Fish eyes were evaluated using the obtained pellet-like methacrylic resin composition. The results are shown in Table 1.

Claims (5)

Including at least one elastic polymer layer formed by polymerizing a monomer mainly composed of alkyl acrylate and at least one hard polymer layer formed by polymerizing a monomer mainly composed of alkyl methacrylate. A method for obtaining a multistage polymer comprising:
Prepare a latex containing the multistage polymer by emulsion polymerization,
The latex is filtered by passing through a filter medium having a plurality of regions having different densities so that the downstream side has a higher density than the upstream side and the filtration accuracy is 50 μm or less, and the filtrate is obtained. A method for producing a multistage polymer, wherein the multistage polymer is recovered from the process.

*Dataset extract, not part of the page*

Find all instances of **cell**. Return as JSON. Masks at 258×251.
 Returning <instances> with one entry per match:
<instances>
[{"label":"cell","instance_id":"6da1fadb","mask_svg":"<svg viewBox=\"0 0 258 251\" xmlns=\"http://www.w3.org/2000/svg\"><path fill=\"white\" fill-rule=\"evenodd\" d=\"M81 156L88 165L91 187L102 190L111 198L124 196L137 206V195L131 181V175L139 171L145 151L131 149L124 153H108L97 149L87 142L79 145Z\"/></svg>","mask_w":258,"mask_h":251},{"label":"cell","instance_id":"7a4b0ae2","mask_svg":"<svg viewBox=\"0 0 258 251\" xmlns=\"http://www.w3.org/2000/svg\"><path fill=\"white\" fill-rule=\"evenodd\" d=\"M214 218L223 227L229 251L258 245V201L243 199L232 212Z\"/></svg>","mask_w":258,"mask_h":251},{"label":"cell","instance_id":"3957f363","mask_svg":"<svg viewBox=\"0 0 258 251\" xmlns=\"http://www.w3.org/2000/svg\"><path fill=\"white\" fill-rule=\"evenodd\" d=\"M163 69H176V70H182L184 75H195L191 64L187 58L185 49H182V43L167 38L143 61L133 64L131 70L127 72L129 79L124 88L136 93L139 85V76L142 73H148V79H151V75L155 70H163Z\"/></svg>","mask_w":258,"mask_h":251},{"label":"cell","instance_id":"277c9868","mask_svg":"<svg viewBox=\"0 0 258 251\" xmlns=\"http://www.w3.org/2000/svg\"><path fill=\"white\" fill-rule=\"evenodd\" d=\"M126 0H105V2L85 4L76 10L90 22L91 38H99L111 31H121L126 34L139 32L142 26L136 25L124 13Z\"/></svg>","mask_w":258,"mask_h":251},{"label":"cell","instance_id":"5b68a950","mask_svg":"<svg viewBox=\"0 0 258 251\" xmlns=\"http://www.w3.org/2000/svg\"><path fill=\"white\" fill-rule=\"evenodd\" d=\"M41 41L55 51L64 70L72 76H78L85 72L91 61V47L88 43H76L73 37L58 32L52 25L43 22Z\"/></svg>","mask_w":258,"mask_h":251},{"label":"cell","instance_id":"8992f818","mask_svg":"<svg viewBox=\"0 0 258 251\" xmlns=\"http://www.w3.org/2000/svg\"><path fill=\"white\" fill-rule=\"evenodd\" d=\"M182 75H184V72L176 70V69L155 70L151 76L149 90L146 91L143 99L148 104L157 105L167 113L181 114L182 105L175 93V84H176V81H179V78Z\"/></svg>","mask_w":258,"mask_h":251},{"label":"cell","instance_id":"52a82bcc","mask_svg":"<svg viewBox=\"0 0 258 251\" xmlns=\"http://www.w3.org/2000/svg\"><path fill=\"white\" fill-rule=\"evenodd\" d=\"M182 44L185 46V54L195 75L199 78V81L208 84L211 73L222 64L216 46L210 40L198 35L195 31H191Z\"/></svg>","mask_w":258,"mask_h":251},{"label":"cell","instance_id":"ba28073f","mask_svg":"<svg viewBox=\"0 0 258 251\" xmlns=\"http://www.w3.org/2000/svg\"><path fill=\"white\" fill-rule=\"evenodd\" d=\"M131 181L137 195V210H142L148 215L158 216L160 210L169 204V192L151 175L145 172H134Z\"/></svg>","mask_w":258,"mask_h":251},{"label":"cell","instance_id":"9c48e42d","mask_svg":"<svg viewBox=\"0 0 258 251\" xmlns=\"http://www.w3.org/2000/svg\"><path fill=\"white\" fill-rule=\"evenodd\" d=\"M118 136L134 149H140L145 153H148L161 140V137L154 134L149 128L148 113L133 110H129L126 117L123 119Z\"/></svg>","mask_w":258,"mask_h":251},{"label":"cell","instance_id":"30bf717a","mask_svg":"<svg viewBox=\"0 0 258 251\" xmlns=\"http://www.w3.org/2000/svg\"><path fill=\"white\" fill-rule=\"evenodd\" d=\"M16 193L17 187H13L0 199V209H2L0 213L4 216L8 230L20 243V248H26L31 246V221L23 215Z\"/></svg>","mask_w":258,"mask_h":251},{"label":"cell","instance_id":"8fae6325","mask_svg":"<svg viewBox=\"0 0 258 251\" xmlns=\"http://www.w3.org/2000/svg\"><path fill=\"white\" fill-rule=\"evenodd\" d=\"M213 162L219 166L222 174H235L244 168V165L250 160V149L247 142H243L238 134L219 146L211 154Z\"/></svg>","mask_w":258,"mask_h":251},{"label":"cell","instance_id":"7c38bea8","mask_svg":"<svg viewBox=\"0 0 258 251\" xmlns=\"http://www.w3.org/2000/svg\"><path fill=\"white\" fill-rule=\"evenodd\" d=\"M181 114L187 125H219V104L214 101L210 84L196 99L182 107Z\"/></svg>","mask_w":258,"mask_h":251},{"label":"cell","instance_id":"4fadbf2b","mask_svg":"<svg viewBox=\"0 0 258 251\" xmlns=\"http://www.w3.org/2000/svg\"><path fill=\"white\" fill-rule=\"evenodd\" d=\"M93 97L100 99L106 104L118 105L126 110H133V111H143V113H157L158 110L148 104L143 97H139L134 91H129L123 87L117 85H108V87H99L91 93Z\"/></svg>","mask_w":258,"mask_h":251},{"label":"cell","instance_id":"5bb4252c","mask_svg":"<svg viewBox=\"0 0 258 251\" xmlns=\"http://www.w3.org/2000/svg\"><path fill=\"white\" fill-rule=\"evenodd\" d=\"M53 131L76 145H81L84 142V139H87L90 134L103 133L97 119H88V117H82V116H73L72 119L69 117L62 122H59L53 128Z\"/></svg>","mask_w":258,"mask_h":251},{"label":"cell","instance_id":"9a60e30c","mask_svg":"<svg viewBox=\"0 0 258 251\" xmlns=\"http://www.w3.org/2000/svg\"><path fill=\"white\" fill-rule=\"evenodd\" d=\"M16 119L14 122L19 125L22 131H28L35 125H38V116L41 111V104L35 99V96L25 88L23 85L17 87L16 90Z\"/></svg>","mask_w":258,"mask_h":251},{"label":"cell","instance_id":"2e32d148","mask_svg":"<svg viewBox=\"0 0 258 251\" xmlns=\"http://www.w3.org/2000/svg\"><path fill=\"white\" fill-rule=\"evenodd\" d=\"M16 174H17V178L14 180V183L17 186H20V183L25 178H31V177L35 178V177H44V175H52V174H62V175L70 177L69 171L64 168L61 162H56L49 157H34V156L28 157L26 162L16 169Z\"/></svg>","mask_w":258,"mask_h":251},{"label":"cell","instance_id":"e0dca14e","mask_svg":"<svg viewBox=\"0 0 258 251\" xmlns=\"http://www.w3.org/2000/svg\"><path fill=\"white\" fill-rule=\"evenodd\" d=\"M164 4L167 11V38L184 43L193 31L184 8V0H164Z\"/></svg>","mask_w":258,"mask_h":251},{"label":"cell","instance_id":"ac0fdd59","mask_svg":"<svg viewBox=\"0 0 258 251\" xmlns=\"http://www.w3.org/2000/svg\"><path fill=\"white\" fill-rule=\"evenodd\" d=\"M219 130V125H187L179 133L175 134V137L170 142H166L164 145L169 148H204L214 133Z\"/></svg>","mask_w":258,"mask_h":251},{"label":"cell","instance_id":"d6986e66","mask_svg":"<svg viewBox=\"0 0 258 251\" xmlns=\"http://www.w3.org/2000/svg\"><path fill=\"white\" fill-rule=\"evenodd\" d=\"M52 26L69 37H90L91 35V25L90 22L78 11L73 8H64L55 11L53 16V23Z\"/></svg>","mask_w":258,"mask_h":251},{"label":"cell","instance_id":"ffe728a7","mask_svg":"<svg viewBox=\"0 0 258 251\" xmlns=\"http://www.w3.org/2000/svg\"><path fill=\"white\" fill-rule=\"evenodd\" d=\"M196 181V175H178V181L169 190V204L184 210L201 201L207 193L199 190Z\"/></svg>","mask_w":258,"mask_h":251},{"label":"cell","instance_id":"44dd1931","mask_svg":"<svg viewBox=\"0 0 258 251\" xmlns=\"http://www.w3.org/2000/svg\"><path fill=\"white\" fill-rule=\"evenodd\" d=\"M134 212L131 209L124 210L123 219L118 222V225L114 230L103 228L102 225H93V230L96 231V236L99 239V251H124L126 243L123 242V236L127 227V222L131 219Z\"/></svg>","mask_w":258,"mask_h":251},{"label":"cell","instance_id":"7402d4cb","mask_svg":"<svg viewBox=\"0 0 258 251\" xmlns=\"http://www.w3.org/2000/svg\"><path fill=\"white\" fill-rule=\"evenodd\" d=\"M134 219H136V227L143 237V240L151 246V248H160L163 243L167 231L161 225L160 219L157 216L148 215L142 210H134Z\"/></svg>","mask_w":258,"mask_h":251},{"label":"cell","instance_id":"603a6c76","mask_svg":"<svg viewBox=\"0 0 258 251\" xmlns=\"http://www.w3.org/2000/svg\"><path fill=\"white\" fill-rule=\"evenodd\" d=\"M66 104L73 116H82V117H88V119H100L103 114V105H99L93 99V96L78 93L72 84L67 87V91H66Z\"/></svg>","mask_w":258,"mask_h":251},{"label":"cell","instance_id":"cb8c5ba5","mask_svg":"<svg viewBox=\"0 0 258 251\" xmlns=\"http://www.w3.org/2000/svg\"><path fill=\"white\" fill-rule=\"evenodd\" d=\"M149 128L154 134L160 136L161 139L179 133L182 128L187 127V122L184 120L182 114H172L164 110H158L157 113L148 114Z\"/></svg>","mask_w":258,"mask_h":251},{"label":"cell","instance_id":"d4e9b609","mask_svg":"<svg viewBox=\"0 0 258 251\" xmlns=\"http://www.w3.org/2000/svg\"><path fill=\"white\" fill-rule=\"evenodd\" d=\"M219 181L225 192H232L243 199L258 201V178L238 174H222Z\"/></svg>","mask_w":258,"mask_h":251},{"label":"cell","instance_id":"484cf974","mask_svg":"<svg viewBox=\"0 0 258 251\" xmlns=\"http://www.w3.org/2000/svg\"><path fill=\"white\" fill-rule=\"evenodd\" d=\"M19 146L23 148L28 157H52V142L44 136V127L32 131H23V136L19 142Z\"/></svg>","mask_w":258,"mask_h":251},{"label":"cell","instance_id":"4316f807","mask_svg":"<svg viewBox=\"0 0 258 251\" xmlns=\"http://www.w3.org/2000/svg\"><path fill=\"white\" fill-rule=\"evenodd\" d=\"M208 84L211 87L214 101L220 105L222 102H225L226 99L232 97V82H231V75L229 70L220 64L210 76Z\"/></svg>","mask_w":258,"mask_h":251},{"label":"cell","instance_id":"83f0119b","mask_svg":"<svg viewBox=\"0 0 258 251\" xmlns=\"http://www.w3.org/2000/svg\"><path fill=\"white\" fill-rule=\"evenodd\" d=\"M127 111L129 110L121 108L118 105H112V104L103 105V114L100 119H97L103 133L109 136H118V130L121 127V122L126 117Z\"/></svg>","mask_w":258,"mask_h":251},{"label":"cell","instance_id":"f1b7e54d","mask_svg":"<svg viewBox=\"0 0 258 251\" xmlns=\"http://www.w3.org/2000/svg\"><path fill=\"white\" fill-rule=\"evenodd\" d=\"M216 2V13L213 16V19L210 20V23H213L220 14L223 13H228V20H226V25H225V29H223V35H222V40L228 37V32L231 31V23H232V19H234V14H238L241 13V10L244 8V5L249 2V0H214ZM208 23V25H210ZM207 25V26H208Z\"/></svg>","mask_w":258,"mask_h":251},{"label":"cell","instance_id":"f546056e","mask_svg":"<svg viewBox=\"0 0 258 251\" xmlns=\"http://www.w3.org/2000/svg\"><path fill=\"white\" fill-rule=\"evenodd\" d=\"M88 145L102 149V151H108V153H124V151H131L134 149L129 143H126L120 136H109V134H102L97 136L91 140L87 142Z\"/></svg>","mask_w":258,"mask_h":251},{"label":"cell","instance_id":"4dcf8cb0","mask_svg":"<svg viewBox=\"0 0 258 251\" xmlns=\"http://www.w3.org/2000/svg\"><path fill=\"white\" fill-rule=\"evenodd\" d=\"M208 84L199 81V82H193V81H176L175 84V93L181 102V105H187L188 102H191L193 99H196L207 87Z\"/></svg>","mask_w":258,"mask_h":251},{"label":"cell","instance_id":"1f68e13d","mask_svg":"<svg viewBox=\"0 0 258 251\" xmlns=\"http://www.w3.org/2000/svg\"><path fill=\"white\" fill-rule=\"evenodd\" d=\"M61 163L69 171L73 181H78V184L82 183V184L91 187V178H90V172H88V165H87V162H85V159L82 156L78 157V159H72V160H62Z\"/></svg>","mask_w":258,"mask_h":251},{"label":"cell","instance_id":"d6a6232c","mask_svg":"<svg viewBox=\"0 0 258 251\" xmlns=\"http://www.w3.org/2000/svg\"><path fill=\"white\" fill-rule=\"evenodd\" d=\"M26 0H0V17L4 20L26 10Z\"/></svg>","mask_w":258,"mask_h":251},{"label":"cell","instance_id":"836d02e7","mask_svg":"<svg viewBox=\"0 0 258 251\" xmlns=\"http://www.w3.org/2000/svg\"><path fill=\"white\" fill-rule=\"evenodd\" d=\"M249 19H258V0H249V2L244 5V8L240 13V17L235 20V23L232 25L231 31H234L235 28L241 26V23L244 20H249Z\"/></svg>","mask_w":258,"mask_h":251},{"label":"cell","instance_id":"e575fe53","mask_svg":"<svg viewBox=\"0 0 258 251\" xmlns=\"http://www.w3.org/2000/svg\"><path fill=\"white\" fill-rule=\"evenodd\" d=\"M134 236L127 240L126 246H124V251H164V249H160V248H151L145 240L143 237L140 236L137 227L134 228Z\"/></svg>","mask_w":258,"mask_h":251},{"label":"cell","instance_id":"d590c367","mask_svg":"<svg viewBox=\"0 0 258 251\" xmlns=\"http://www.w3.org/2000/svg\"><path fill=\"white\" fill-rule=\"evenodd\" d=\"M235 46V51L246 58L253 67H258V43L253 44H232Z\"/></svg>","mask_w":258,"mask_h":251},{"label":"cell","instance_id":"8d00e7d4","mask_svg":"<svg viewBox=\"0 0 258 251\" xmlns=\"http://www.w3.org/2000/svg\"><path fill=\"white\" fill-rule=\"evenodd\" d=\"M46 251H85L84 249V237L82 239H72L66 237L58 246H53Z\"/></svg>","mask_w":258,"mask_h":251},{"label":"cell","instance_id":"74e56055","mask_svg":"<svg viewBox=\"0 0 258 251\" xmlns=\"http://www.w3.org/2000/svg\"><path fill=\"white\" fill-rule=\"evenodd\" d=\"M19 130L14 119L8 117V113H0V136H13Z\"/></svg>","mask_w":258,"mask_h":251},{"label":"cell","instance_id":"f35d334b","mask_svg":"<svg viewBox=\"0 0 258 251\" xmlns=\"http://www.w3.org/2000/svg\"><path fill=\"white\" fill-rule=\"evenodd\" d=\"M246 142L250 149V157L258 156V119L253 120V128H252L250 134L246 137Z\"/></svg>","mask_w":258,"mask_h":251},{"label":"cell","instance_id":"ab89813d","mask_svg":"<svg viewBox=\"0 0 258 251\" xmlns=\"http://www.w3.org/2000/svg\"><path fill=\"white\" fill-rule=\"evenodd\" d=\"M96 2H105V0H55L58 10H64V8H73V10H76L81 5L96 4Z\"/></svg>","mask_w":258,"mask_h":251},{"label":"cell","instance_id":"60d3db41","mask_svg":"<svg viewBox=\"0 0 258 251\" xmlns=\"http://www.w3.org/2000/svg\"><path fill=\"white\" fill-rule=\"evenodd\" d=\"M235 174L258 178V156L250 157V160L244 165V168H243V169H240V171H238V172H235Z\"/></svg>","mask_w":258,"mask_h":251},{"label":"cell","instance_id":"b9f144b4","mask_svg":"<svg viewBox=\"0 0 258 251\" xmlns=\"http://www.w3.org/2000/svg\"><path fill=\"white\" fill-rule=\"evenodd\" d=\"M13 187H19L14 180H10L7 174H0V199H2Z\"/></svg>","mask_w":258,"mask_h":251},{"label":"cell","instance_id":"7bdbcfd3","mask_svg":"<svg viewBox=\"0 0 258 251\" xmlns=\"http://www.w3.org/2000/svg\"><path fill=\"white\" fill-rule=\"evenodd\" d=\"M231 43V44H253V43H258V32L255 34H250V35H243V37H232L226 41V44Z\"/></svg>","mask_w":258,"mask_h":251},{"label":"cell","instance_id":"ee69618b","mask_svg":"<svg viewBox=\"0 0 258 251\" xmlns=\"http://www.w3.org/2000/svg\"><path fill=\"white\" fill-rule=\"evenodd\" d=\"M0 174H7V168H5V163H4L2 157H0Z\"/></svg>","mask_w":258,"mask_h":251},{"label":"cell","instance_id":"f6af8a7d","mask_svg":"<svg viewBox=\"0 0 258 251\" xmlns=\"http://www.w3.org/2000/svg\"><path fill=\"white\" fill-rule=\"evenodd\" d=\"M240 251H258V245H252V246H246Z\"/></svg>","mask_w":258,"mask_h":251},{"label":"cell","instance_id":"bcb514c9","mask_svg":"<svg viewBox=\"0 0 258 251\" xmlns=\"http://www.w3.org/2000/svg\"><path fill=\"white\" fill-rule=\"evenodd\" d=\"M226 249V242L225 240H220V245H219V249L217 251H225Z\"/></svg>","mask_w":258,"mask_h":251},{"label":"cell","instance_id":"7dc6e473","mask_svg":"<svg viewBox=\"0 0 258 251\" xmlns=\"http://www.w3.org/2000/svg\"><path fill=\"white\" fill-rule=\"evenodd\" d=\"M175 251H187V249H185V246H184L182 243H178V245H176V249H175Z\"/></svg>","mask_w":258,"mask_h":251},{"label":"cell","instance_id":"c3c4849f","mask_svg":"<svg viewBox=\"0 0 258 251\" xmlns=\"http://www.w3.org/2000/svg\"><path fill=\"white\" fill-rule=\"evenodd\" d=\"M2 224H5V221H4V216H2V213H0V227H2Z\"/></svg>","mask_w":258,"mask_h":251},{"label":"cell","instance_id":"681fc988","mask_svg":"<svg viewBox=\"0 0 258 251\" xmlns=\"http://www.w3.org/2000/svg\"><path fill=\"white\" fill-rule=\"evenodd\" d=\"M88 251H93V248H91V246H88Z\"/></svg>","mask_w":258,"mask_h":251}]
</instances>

The filter medium manufacturing method of the multistage polymer of claim 1 Symbol mounting is made of plastic.   Melting and kneading a multistage polymer (A) obtained by the method for producing a multistage polymer according to claim 1 and a polymer (B) obtained by polymerizing a monomer mainly composed of alkyl methacrylate. A method for producing a methacrylic resin composition. In the melt-kneading, the multistage polymer (A) and the polymer (B) are mixed at a ratio of multistage polymer (A): polymer (B) = 5: 95 to 70:30 (weight ratio). The method for producing a methacrylic resin composition according to claim 3, wherein the method is performed by supplying to a shaft kneading extruder. The melt kneading is represented by the following formula (I)
E = P / W (I)
(In formula (I), E is the specific energy (kW · h / kg), P is the motor power consumption (kW) of the extruder, and W is the extrusion per unit time of the resin composition extruded from the extruder. (Amount (kg / h) is indicated.)
5. The method for producing a methacrylic resin composition according to claim 3, wherein the specific energy obtained in step 1 is 0.10 to 0.60 (kW · h / kg).